Friday, July 25, 2014

Palavras dos Outros - O Biombo, José Manuel Pureza

Por uma vez sinto-me impelido a partilhar na íntegra as palavras de José Manuel Pureza. Estas foram publicadas hoje no DN e basicamente... É isto!

A LP da CP já era. Não, esta crónica não é sobre discos de vinil nem sobre comboios. É sobre uma organização internacional e sobre o sentido da sua existência.
A Comunidade de Países de Língua Portuguesa (CPLP) nasceu na encruzilhada de duas visões e de duas agendas. Uma foi a agenda da nostalgia lusotropicalista. Para ela o colonialismo português foi sempre essencialmente benigno e, mais do que tudo, gerou a miscigenação boazinha de povos e de culturas. Esse suposto excecionalismo histórico-cultural da relação de Portugal com as suas ex-colónias seria, para esta visão, o ativo mais precioso para a negociação da posição de Portugal na Europa. Em síntese, para essa agenda, a CPLP seria uma espécie de sucedâneo das colónias expurgado de colonização formal. A segunda agenda que esteve na génese da CPLP foi a da hegemonia brasileira em crescendo. Animada por outras elites com outra história, esta agenda partilhou com a primeira a noção de excecionalismo do legado do colonialismo português. Mas enquanto a primeira era um recurso defensivo para Portugal, esta era um recurso afirmativo para o Brasil. Não servia para negociar para Portugal outras coisas na Europa mas para afirmar o Brasil como parceiro privilegiado dos países africanos.

- [TAREFA PROPOSTA 1] Indique se cada afirmação está de acordo com o texto sobre a CPLP, respondendo sim ou não e citando as palavras do texto que o decidem. (a) A crónica trata de discos de vinil e de comboios. (b) Para a agenda lusotropicalista, o colonialismo português foi essencialmente benigno. (c) A agenda da hegemonia brasileira era um recurso defensivo para o Brasil.
- [TAREFA PROPOSTA 2] Dê seguimento ao texto sobre a CPLP, escrevendo a parte que viria depois da última frase apresentada.

- [DADOS FORNECIDOS]
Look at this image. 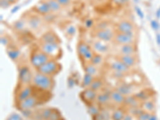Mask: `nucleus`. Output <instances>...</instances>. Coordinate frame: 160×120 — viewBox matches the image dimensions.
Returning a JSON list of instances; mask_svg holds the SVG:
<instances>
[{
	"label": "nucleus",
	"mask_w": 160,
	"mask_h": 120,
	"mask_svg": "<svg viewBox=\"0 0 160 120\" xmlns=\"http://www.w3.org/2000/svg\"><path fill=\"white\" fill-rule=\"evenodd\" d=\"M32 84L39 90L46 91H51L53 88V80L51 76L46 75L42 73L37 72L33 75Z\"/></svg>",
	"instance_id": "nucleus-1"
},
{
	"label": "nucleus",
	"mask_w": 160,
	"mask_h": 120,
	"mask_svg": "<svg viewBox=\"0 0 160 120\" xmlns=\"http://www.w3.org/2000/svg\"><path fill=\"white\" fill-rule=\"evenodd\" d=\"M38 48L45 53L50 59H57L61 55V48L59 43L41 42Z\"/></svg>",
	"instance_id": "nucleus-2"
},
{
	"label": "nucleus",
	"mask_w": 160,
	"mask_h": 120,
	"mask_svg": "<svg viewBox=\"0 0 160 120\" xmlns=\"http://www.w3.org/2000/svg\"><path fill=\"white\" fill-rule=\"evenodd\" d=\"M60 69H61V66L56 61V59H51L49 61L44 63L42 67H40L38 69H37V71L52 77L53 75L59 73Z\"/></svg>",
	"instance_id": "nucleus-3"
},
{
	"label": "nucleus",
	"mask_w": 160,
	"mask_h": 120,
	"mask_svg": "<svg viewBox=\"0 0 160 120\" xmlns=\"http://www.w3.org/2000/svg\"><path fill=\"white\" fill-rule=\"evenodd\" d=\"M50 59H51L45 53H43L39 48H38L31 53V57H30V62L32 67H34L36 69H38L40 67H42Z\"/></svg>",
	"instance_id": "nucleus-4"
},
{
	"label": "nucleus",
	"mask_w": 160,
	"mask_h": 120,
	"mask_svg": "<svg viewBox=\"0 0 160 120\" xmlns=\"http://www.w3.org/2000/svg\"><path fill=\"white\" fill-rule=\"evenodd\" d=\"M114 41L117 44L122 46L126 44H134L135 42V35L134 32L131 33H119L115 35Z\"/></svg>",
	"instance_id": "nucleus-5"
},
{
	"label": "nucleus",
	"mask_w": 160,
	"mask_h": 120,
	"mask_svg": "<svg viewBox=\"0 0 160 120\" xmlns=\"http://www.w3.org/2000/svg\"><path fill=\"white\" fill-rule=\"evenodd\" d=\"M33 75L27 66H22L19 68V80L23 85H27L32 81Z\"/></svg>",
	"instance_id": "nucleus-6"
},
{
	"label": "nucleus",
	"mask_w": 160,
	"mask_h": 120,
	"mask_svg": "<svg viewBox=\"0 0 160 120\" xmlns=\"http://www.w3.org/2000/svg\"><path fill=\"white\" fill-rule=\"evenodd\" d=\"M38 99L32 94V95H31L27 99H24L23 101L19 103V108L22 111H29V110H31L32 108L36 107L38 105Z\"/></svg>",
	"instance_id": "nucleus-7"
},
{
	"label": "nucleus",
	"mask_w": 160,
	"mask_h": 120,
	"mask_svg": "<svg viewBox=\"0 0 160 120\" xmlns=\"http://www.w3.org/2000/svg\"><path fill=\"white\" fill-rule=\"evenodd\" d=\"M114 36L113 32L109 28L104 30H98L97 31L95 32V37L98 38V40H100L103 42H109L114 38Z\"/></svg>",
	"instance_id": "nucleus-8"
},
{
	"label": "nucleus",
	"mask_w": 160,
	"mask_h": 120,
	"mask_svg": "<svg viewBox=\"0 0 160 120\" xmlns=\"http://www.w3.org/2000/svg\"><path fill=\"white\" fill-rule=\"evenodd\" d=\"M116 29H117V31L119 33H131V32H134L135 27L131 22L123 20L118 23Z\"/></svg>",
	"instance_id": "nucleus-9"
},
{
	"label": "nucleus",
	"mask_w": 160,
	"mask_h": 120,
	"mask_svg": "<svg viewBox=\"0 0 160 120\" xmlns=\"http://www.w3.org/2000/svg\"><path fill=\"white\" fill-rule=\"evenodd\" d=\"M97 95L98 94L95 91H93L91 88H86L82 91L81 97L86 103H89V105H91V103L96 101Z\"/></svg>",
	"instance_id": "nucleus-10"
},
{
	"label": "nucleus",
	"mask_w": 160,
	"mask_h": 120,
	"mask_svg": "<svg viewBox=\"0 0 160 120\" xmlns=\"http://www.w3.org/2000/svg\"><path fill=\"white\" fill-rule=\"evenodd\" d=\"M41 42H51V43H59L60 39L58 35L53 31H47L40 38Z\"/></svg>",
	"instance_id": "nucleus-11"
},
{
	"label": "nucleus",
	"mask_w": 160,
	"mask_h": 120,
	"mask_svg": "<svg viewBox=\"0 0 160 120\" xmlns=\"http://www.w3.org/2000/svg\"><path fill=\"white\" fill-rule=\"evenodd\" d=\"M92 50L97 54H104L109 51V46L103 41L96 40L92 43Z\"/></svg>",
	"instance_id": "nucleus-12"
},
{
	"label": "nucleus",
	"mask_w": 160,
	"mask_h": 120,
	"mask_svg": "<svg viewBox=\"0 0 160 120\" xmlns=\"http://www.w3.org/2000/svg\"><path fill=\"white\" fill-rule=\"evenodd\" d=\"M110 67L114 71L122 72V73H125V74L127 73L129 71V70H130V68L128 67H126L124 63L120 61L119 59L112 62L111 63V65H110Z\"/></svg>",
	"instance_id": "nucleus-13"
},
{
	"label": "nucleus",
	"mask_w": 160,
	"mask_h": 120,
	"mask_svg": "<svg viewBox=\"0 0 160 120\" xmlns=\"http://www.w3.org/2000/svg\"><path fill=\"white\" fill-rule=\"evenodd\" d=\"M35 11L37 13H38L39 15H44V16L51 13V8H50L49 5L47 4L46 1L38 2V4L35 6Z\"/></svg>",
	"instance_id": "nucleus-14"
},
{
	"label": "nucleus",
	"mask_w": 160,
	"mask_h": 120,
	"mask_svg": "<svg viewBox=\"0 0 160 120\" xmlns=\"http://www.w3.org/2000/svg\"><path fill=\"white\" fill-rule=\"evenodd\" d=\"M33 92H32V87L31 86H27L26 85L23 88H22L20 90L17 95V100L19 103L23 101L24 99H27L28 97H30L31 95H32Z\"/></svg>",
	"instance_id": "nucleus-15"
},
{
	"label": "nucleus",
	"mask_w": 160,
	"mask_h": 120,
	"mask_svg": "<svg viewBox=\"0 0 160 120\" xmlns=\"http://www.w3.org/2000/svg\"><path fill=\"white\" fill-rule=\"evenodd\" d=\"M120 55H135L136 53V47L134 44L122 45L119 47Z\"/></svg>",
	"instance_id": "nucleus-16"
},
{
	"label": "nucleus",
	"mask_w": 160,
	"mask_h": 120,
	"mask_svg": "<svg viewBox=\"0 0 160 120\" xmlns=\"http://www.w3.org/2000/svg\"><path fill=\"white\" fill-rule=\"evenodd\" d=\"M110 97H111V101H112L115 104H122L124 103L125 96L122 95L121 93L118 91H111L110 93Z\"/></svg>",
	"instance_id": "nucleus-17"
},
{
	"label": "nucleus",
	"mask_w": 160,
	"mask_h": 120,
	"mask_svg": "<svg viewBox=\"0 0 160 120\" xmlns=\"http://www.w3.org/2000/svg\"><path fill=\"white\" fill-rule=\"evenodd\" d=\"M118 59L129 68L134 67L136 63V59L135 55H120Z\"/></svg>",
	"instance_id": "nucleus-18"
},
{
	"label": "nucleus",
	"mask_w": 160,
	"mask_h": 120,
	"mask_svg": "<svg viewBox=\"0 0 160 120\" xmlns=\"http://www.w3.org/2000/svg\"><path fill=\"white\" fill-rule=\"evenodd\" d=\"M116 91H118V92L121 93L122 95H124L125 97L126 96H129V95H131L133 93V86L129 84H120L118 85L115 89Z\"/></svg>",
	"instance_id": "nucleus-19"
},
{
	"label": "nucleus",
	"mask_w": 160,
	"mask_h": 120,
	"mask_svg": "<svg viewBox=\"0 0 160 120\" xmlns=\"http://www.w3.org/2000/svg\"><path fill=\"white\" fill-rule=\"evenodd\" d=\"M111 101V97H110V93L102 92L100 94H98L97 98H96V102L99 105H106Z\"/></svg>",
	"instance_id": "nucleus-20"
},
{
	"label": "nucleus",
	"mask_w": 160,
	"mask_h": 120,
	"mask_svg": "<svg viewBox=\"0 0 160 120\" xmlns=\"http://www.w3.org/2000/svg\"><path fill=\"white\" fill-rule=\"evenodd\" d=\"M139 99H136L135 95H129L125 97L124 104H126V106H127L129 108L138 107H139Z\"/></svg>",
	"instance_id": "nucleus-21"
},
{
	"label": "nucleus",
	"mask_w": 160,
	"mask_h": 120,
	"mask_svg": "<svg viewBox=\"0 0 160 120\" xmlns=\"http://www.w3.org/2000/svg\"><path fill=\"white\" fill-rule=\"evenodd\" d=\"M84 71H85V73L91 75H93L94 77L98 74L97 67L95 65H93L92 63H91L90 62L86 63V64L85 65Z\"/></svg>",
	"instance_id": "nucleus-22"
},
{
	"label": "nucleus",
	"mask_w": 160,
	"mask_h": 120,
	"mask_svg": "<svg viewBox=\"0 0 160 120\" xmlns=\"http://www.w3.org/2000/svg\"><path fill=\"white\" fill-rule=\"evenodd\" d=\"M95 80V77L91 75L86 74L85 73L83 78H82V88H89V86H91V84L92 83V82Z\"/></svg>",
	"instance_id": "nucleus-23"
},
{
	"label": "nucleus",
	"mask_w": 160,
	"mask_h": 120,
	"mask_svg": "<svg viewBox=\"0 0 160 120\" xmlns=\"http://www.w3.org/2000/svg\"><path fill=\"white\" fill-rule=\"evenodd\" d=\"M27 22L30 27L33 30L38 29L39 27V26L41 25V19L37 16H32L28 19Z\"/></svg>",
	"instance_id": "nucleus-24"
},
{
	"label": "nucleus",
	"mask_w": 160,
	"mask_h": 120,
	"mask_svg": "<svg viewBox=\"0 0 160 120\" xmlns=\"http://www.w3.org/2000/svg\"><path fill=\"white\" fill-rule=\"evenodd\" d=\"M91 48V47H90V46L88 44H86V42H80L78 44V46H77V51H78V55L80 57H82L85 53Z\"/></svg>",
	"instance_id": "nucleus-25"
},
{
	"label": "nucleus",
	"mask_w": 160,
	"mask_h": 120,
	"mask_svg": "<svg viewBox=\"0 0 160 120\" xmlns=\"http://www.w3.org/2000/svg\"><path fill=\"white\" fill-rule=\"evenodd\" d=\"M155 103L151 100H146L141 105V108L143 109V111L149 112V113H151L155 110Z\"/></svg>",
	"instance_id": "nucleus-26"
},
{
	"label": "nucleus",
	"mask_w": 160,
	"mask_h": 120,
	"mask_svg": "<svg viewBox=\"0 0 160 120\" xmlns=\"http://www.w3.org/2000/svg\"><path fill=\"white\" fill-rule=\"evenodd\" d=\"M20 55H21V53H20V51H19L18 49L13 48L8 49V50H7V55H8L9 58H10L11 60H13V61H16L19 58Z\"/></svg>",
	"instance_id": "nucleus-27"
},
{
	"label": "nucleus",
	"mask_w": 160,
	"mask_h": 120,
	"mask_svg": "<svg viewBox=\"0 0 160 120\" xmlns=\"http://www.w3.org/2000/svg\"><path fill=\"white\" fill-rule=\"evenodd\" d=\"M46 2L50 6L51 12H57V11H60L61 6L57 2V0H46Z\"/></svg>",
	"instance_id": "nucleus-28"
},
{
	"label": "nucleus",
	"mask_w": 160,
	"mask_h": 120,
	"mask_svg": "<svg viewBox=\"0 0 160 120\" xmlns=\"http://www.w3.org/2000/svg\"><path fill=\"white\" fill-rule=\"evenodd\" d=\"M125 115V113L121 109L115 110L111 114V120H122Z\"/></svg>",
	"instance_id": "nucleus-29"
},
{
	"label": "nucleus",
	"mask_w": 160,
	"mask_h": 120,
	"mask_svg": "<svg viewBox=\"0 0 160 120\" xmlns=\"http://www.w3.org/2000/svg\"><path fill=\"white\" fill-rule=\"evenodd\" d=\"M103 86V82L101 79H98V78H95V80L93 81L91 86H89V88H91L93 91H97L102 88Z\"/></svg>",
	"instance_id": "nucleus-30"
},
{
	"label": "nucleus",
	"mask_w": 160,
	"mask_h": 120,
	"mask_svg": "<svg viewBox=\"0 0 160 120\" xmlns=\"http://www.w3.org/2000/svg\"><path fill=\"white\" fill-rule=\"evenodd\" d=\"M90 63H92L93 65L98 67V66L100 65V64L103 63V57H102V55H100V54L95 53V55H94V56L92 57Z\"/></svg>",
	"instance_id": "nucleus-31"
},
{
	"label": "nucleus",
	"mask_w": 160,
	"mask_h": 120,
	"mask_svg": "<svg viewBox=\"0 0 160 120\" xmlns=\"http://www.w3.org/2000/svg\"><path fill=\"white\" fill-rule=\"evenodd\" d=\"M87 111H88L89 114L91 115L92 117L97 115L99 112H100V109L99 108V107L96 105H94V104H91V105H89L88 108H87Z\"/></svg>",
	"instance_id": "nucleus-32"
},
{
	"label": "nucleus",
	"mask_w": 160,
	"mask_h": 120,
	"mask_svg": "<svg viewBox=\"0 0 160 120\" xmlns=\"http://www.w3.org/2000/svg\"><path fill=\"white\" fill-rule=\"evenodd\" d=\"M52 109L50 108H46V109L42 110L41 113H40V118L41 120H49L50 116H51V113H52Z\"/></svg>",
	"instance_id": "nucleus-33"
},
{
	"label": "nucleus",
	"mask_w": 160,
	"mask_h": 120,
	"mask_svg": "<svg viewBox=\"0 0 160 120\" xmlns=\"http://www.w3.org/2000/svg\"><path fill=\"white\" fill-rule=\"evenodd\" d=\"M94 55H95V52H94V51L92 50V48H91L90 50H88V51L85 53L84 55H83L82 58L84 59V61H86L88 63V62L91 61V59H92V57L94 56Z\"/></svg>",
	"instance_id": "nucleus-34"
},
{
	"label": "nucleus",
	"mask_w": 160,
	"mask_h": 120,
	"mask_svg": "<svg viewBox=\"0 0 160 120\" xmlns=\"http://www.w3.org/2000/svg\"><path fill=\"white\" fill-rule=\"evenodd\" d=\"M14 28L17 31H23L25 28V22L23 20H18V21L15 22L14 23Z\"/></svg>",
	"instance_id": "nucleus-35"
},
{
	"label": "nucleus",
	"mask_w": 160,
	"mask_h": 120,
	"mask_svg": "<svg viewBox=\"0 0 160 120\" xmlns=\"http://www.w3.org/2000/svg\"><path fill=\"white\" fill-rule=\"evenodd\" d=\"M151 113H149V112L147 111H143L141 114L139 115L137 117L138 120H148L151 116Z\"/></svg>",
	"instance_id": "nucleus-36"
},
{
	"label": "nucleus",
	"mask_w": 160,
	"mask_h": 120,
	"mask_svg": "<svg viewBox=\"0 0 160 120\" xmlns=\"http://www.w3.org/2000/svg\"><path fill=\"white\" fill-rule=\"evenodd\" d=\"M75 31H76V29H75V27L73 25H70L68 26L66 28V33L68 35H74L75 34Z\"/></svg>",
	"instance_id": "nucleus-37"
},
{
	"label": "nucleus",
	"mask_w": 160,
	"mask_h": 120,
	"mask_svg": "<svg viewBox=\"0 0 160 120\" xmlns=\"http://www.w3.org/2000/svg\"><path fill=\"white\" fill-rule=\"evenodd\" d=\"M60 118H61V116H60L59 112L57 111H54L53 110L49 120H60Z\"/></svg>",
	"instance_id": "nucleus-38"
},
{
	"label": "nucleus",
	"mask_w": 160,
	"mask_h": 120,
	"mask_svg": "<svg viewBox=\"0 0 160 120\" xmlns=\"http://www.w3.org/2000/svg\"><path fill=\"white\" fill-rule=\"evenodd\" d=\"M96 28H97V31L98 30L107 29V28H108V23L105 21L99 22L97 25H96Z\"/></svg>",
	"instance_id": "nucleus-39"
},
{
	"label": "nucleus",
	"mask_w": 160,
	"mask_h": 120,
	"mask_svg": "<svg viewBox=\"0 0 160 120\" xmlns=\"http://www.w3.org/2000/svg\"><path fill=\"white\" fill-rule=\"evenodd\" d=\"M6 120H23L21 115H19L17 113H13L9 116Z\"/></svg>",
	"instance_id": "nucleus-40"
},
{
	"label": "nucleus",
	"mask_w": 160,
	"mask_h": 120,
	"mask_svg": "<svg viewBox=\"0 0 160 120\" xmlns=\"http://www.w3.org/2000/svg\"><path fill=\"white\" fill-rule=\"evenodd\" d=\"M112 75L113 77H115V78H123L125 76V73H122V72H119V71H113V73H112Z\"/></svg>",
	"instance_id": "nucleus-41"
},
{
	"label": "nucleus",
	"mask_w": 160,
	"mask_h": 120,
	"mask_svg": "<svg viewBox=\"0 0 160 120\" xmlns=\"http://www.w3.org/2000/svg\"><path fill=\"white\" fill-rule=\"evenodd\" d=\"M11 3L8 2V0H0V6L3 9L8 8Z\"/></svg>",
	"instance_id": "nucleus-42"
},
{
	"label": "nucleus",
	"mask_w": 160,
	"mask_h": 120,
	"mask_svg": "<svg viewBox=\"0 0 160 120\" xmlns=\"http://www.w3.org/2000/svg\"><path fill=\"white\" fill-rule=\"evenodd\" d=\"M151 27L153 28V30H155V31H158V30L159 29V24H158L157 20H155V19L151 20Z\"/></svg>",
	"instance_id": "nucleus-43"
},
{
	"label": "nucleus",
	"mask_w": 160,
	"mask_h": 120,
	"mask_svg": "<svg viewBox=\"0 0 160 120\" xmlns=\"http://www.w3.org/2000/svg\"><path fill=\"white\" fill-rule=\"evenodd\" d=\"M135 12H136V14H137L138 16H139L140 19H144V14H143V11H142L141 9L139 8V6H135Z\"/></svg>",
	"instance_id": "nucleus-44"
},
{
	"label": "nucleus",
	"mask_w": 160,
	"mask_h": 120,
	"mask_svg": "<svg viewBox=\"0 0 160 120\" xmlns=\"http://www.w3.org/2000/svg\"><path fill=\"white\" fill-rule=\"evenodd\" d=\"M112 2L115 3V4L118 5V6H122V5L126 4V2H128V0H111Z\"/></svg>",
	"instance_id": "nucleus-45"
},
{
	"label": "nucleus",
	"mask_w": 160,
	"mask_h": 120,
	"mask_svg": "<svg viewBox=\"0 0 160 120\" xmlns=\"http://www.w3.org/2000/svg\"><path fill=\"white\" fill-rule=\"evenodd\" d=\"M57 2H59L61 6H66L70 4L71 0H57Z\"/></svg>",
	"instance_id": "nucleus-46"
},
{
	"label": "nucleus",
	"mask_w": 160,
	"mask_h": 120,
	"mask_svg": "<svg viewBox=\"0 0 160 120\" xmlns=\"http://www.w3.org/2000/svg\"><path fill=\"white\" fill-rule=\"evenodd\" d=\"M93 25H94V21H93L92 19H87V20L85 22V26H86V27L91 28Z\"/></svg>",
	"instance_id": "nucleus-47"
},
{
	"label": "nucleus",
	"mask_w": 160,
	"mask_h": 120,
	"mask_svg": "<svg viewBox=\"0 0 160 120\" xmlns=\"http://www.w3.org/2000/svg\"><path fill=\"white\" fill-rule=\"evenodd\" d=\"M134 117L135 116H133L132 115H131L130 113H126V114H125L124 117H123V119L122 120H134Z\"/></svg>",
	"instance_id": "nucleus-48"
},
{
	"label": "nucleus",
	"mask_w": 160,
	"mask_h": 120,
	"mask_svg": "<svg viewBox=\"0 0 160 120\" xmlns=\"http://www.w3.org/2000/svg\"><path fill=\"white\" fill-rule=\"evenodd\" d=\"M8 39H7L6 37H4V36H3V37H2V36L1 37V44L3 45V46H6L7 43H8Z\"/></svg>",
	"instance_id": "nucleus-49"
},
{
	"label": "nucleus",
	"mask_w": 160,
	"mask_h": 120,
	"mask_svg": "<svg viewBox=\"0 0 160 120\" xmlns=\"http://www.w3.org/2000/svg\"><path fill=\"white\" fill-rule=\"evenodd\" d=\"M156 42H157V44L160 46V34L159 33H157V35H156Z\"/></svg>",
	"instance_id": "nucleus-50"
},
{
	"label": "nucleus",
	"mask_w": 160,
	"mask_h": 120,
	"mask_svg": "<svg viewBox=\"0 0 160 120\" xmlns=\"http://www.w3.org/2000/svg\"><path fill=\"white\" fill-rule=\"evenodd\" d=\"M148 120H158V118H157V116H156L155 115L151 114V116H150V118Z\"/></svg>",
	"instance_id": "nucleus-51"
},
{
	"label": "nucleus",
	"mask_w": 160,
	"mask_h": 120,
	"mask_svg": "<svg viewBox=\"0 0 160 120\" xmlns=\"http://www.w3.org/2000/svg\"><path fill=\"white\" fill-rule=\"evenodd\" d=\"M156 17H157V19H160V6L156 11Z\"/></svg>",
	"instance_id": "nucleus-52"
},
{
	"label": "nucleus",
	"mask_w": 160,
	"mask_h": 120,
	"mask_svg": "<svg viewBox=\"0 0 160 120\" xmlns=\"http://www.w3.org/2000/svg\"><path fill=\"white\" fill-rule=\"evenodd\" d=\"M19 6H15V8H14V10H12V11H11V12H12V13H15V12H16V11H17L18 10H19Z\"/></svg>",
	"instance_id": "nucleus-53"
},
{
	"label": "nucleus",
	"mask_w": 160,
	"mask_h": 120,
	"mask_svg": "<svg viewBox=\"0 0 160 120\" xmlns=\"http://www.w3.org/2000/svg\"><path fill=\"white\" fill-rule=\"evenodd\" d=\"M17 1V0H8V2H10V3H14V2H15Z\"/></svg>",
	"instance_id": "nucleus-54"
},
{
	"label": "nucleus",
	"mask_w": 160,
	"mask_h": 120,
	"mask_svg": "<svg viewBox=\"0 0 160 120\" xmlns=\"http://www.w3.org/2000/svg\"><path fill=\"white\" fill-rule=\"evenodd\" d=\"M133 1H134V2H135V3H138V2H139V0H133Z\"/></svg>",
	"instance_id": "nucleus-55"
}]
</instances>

- [RESULTADO DO EXERCÍCIO 1]
(a) Não: "Não, esta crónica não é sobre discos de vinil nem sobre comboios."
(b) Sim: "Para ela o colonialismo português foi sempre essencialmente benigno"
(c) Não: "esta era um recurso afirmativo para o Brasil"

- [RESULTADO DO EXERCÍCIO 2]
A língua portuguesa foi um traço de identidade de ambas as agendas. O que mostra a ambivalência da língua como foco das políticas externas dos Estados que foram ou aspiram a ser dominantes num espaço internacional. Língua de negócios para a construção civil ou para a consultoria jurídica, o português foi também a língua de desenho de imaginários emancipadores por Mia Couto, Pepetela, Valter Hugo Mãe ou Rubem Fonseca. Língua do império, o português foi também língua de resistência ao império.
Uma organização internacional é sempre mais do que os seus propósitos fundadores. Os declarados e os outros. Uma organização alicerçada sobre a ambivalência do papel histórico da língua portuguesa tinha de ter necessariamente como natureza a abertura ao desempenho de diferentes papéis. Tanto o de ser trampolim para novos mercados como o de defender as populações civis da Guiné-Bissau contra as teias destruidoras dos tubarões do narcotráfico internacional, por exemplo.
Chegado aqui, quero dizer com clareza: prefiro mil vezes essa pluralidade em aberto do que a clareza fechada da agenda que nasceu na cimeira de Díli. Ao decidir pela inclusão da petroditadura de Obiang, a CPLP aceitou abandonar a sua matriz fundadora - e a diversidade de lógicas que a animavam - e tornar-se outra coisa totalmente distinta. O critério que permitiu esta inaceitável adesão da Guiné Equatorial torna perfeitamente natural que o Canadá, a Bélgica ou a Argentina, por exemplo, sejam um dia aceites como membros desta tão peculiar comunidade de países "de língua portuguesa". Com duas diferenças: primeira, nenhum deles pedirá para ser membro porque não tem nenhuma necessidade de lavar a sua imagem internacional; segunda, em qualquer deles há incomensuravelmente mais gente que fala português do que na Guiné Equatorial.
Não vejo mal nenhum na existência de uma organização que una Portugal, a Argentina, o Canadá e a Bélgica, claro. Mas para que serviria essa estranha união? E para que serve a estranha união entre a Guiné Equatorial e qualquer dos países fundadores da CPLP? Há uma resposta para esta pergunta e é a pior de todas: para ser biombo e disfarçar a barbárie. Foi esse o mais inquietante sinal que a CPLP deu para fora e para dentro na cimeira de Díli: ela aceita ser uma organização-biombo de ditaduras e de regimes despóticos. Sobre isso deixou de haver qualquer ambivalência.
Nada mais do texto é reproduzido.